_Source extract_
::::

Awareness that the Government may be watching chills associational and expressive freedoms. And the Government's unrestrained power to assemble data that reveal private aspects of identity is susceptible to abuse. The net result is that GPS monitoring--by making available at a relatively low cost such a substantial quantum of intimate information about any person whom the Government, in its unfettered discretion, chooses to track--may "alter the relationship between citizen and government in a way that is inimical to democratic society." United States v. Cuevas-Perez, 640 F. 3d 272, 285 (CA7 2011) (Flaum, J., concurring).

::::

[Collection entries]
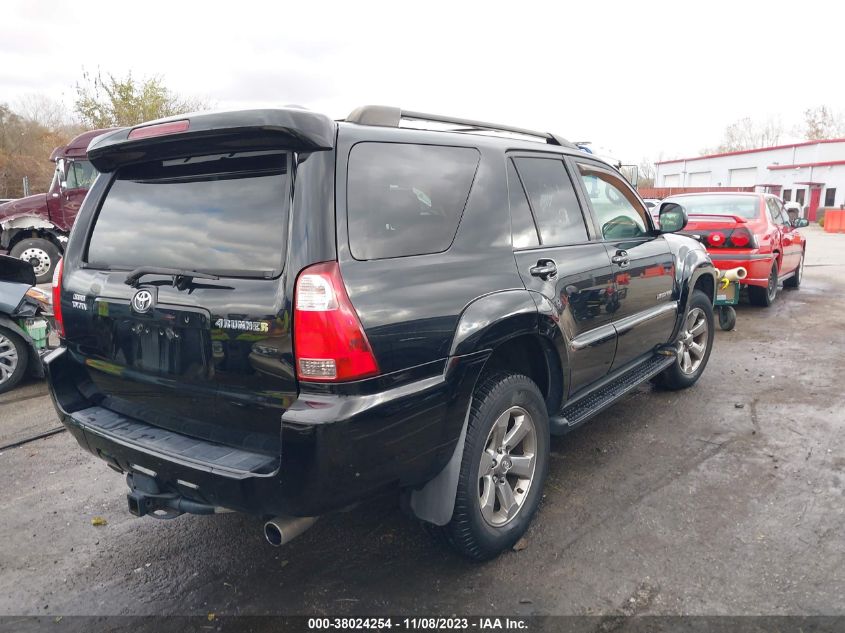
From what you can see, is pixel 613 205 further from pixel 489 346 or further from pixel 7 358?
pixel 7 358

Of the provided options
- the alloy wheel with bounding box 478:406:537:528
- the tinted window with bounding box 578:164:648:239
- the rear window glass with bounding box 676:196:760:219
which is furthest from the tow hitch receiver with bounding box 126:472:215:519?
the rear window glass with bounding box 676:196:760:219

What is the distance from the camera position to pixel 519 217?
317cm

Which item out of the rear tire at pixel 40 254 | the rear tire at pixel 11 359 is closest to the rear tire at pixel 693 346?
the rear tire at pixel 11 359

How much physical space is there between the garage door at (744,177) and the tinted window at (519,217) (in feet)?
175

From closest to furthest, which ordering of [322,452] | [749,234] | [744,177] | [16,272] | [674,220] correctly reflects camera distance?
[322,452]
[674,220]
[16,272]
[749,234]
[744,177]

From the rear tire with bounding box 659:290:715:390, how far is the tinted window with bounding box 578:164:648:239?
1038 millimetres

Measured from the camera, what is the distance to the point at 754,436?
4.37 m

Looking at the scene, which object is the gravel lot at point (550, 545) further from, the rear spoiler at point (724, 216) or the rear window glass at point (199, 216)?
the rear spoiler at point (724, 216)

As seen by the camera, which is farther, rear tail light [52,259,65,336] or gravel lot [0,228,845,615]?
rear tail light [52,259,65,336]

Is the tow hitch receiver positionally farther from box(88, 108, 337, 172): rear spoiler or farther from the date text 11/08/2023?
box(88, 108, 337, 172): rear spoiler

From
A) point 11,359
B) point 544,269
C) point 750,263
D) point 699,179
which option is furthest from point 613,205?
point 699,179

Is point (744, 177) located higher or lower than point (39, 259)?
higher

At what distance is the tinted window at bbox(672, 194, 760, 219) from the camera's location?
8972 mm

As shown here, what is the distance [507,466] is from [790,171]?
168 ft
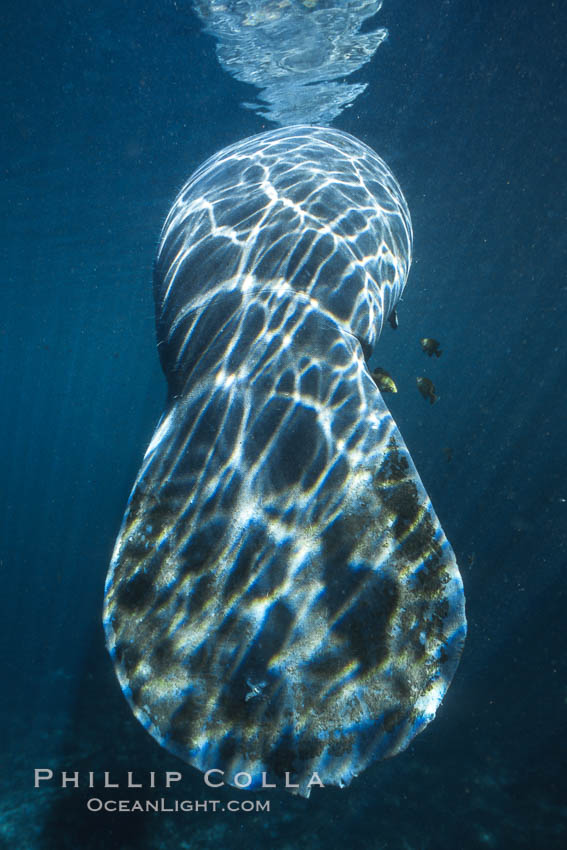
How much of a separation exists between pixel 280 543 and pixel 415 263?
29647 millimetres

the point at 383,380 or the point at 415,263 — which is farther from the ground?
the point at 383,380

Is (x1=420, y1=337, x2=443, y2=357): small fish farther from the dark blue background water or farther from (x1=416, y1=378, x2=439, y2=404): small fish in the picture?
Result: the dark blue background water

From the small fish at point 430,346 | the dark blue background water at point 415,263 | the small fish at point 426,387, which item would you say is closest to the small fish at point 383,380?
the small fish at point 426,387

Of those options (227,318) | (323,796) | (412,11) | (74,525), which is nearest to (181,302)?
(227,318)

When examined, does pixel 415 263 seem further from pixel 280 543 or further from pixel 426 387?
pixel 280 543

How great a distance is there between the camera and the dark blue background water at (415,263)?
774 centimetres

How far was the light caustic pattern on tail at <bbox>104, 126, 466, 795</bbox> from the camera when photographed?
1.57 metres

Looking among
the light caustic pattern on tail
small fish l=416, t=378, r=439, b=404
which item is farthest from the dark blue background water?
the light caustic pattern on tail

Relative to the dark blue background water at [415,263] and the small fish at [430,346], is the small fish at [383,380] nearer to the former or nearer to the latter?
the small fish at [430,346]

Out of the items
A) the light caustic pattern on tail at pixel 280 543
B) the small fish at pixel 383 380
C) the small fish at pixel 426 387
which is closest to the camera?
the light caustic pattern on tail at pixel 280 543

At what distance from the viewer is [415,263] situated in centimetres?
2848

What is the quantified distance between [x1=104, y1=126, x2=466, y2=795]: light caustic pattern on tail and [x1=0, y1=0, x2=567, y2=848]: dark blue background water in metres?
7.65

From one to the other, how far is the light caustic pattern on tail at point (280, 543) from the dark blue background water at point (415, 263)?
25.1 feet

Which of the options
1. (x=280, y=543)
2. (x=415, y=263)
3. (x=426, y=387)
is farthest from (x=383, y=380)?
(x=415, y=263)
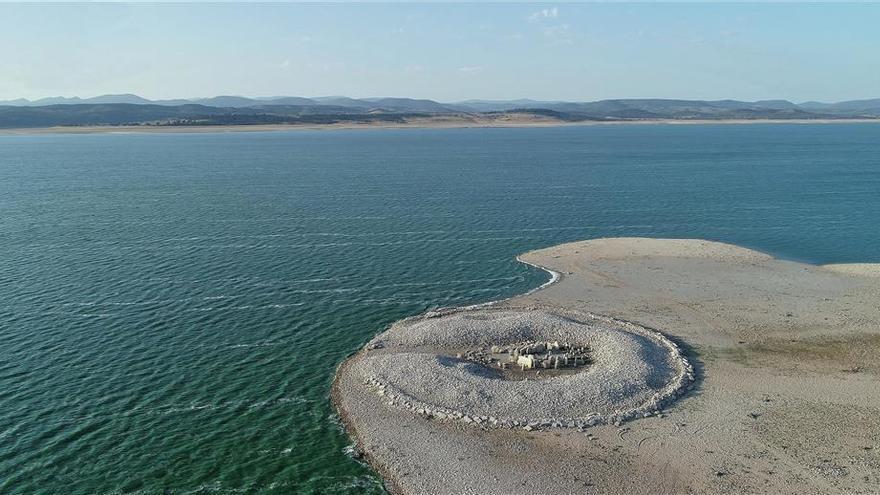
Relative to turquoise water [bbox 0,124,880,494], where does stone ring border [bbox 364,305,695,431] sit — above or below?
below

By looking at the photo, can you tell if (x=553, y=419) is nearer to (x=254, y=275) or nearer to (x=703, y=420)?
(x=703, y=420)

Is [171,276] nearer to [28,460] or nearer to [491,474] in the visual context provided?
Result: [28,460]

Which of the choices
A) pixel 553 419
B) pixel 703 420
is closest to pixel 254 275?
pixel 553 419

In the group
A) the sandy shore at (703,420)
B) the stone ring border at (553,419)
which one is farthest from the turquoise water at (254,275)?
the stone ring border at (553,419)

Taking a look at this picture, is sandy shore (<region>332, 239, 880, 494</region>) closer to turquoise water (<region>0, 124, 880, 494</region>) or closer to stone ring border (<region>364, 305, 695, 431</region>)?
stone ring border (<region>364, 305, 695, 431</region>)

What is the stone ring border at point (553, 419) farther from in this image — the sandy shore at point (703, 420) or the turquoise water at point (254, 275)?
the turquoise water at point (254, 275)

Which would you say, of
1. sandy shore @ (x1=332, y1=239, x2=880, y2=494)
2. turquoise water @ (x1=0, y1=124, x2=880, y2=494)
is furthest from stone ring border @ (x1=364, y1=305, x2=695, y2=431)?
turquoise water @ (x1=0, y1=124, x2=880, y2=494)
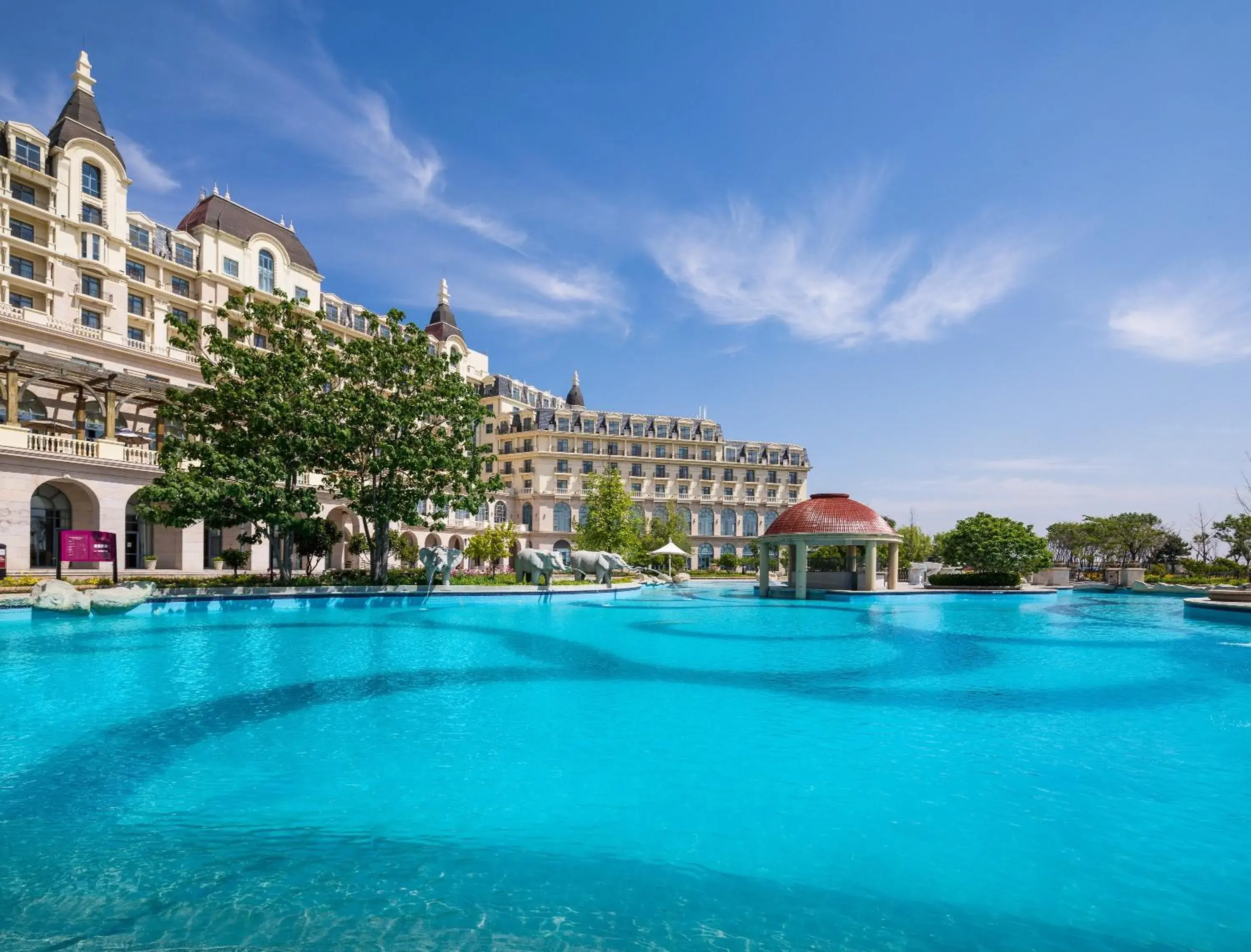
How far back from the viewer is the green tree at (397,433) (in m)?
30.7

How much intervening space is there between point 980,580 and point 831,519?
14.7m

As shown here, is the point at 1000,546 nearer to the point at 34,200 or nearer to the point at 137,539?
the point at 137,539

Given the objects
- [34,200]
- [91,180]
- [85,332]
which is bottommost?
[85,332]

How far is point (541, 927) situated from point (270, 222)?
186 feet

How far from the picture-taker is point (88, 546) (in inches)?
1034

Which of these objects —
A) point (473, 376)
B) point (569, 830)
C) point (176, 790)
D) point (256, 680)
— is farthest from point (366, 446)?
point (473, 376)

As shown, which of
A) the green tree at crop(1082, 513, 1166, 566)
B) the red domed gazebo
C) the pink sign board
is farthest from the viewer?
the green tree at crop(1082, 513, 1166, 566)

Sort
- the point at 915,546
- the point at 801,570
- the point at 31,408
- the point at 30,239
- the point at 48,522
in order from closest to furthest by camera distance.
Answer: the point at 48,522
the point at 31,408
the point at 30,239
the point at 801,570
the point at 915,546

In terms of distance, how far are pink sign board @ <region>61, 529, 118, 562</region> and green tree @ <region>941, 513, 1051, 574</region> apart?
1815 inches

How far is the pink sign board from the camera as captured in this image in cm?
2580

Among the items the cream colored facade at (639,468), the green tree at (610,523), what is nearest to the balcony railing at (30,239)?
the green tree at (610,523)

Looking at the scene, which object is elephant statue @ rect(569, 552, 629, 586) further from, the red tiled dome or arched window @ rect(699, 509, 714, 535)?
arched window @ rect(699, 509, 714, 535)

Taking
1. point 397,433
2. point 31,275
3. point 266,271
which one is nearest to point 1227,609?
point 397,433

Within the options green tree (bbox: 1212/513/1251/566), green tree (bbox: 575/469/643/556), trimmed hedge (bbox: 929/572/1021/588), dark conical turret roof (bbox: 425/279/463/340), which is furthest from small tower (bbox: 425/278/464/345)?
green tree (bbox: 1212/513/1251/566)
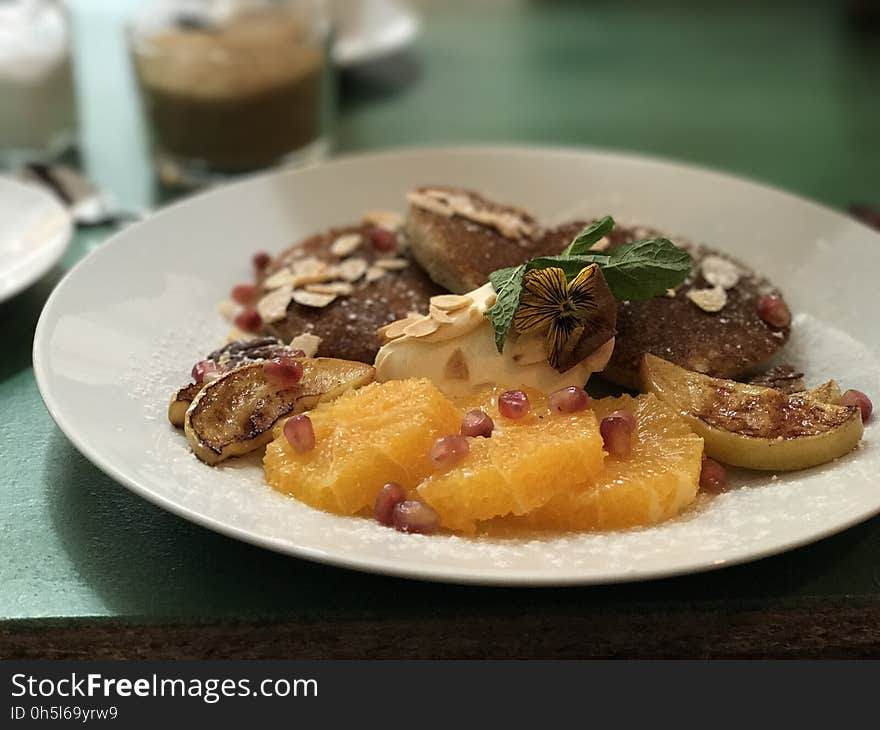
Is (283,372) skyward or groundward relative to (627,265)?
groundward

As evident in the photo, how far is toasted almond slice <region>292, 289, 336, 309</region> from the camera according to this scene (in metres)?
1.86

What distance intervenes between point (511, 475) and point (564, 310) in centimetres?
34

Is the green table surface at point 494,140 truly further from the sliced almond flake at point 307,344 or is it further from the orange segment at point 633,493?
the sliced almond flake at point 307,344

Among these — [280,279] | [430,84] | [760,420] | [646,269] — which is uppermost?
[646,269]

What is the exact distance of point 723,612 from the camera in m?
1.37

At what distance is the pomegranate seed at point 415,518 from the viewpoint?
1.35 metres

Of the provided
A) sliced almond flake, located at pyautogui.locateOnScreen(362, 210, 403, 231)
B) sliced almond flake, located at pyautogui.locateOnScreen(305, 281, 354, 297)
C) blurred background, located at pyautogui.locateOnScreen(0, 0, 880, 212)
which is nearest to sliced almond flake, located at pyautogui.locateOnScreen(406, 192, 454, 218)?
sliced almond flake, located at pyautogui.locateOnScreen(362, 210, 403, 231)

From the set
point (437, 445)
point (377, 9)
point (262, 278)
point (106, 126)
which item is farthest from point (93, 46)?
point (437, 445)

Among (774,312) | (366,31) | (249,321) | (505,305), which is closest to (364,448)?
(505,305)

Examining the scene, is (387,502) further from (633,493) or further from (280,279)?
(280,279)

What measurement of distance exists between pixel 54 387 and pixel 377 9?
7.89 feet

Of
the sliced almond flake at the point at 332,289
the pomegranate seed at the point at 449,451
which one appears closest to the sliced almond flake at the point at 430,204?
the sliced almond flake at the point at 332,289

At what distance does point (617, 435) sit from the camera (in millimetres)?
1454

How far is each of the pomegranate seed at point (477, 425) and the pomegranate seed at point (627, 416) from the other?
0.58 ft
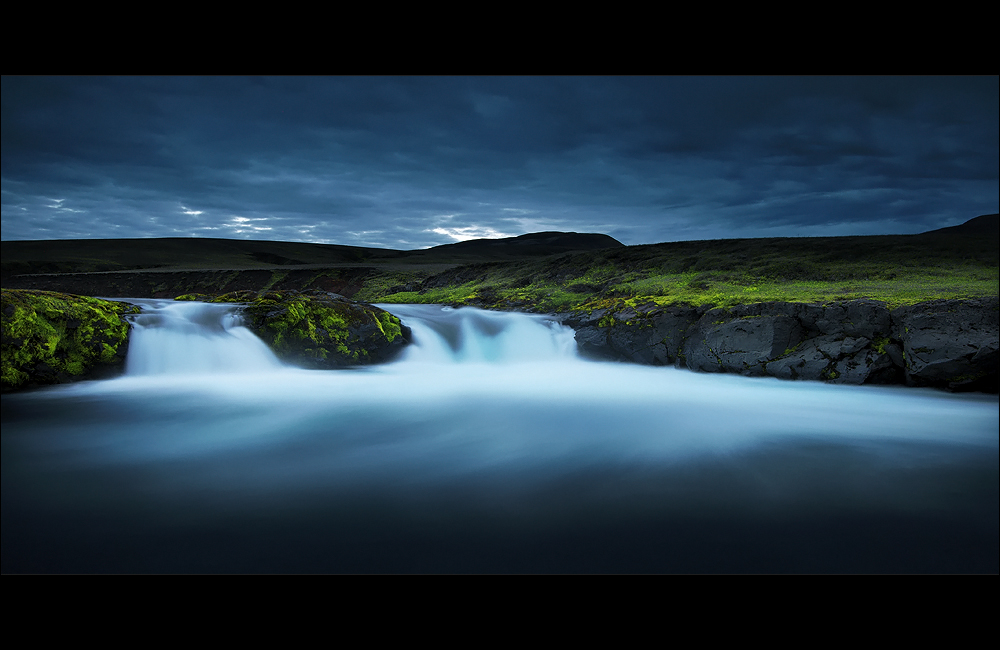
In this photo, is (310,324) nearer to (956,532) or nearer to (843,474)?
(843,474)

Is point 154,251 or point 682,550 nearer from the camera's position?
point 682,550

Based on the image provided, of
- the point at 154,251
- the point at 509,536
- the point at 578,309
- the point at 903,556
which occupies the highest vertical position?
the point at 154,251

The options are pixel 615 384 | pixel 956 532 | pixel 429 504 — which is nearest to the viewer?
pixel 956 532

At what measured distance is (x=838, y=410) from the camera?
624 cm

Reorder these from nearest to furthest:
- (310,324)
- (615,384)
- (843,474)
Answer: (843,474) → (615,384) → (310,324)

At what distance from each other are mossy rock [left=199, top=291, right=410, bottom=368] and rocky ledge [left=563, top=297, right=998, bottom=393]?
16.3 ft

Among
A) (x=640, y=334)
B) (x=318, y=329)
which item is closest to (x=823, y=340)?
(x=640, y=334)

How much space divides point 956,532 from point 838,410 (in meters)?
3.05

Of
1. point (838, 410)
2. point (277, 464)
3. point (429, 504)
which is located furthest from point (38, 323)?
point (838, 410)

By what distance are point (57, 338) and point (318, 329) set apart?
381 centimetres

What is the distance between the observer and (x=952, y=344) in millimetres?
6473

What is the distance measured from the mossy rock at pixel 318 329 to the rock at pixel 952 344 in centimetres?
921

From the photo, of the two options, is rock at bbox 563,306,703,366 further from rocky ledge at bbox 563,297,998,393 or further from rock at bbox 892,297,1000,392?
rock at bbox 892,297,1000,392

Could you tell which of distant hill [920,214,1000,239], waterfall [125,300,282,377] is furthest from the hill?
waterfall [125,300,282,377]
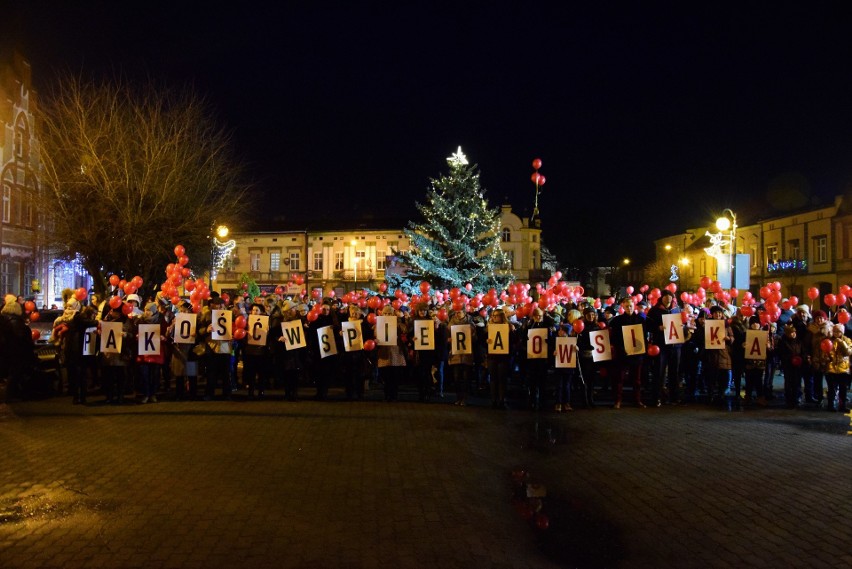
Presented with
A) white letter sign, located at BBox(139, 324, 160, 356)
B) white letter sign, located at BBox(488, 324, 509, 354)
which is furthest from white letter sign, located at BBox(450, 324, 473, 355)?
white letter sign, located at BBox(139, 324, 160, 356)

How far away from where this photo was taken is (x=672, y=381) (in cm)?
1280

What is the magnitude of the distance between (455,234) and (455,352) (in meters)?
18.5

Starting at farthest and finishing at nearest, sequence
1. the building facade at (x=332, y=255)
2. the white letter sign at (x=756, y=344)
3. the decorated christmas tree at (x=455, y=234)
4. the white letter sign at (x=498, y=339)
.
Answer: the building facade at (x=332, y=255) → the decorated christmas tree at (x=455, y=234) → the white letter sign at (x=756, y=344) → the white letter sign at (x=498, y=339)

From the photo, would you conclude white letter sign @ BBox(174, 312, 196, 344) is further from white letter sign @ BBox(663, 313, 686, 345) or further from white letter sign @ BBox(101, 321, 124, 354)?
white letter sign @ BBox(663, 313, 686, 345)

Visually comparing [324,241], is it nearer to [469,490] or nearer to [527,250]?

::::

_Parts of the exercise_
a - Retype the stretch of the GPS monitoring passage from "Awareness that the" through "(Flaum, J., concurring).".
b - Translate this sentence from the GPS monitoring passage into Spanish: "Awareness that the Government may be watching chills associational and expressive freedoms."
Rely only on the text itself.

_Answers per task_
a -
Awareness that the Government may be watching chills associational and expressive freedoms. And the Government's unrestrained power to assemble data that reveal private aspects of identity is susceptible to abuse. The net result is that GPS monitoring--by making available at a relatively low cost such a substantial quantum of intimate information about any person whom the Government, in its unfettered discretion, chooses to track--may "alter the relationship between citizen and government in a way that is inimical to democratic society." United States v. Cuevas-Perez, 640 F. 3d 272, 285 (CA7 2011) (Flaum, J., concurring).

b - La conciencia de que el Gobierno puede estar vigilando inhibe las libertades de asociación y de expresión.